At 14, she has already testified in support of two bills in front of the Missouri Senate Economic Development Committee in February, received a scholarship for the Kode With Klossy camp where she worked to create an app, and has created the non-profit STEM-Girl, Inc.
The incoming high school freshman, 14-year-old Abilene Lortz, has built a remarkable portfolio for herself.
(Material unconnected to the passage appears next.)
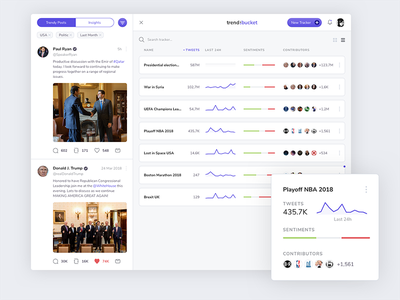 Dashboard for Social Trends posts tiles cards insights filters twitter trends social sparklines sparkline dashboard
She proceeds to understand the importance of people learning about science, technology, engineering and mathematics due to its relevance in people’s lives today— an era that has developed into a highly technological society that depends on STEM every day.
Currently, few U.S. students pursue mastery in STEM fields, and there are “an inadequate pipeline of teachers skilled in those subjects,” according to the U.S. Department of Education, and Lortz wants to change that.
Once Lortz attended Kode With Klossy last summer, she was able to work with two other scholarship recipients to create her own web app in just four days, and her passion was ignited further after she became more involved with the details of STEM at the summer camp.
“This made me realize that if students in Missouri were taught STEM subjects every year during school then just imagine what they can create,” said Lortz. “It was an eye-opening experience, and I want to give other students the same opportunity I received.”
Through her drive to raise awareness of the importance of teaching and learning STEM, Lortz has observed the lack of role models for girls in the field. When she visits schools, she finds that girls are genuinely interested in the subject, but by the time they reach high school, they change their mind, related to the economy where women in the U.S hold less than 25 percent of STEM jobs.
This lack drove Lortz to testify in support of two introduced Senate bills that further evolved and passed into one bill, Senate Bill 894.
The bill establishes a statewide STEM Career Awareness Program and enacts new provisions of law related to computer science, stated Lortz.
The bill was passed May 3, 2018, and dictates that the "Department of Elementary and Secondary Education shall create the ‘STEM Career Awareness Program’ to increase STEM career awareness among students in sixth grade through eighth grade,” and the program introduces students to a wide variety of STEM careers and technologies, including a syllabus focused on more than 80 different careers and technologies.
In accordance to the new bill passed Lortz said, “I hope I can inspire girls to learn more about science, technology, engineering, and math and the new laws will help bring STEM awareness and education.”
The St. James native continues to bring recognition and education through her non-profit STEM-Girl, Inc., and she received a donation from the CEO of the Mo-Sci Corporation, Ted Day, in Rolla, Mo.,on May 7, 2018, along with receiving donations from other parties in order to help award scholarships for young women to attend the summer camps available through her non-profit.
“I am very grateful for all of the donations that I have received, and companies like Mo-Sci have been so generous, and I really appreciate it, and I know the scholarship recipients will too,” said Lortz. “I hope that by bringing awareness to STEM subjects-- to girls specifically-- that this will increase the number of women in STEM careers and will help close the gender salary gap.”
Scholarship recipients will attend the summer camps that Missouri University of Science and Technology provides every summer, and they can select the field they're most interested in, where currently Lortz has awarded five scholarships to the Aerospace Camp that takes place in July.
Some camps have age restrictions, and The Intro To Engineering Camp is for juniors and seniors in high school, but there are camps for students as young as 10, according to Lortz who plans to graduate a year early from high school in the future and enroll at Missouri S&T.